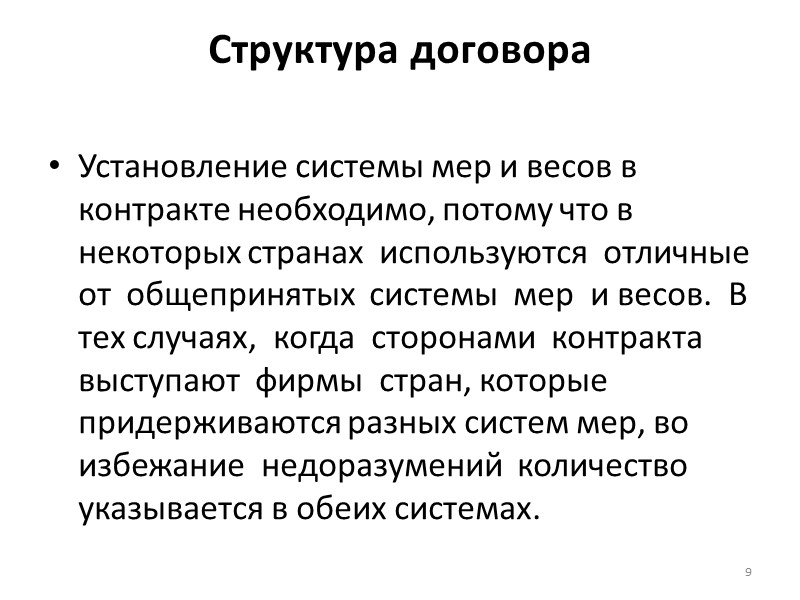 Структура договора

• Установление системы мер и весов в контракте необходимо, потому что в некоторых странах используются отличные от общепринятых системы мер и весов. В тех случаях, когда сторонами контракта выступают фирмы стран, которые придерживаются разных систем мер, во избежание недоразумений количество указывается в обеих системах.

9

# [Your instructions]
Keep every word of the data as it is when you write it out, but drop the pictures.

# [Solution to the problem]
 Структура договора

• Установление системы мер и весов в контракте необходимо, потому что в некоторых странах используются отличные от общепринятых системы мер и весов. В тех случаях, когда сторонами контракта выступают фирмы стран, которые придерживаются разных систем мер, во избежание недоразумений количество указывается в обеих системах.

9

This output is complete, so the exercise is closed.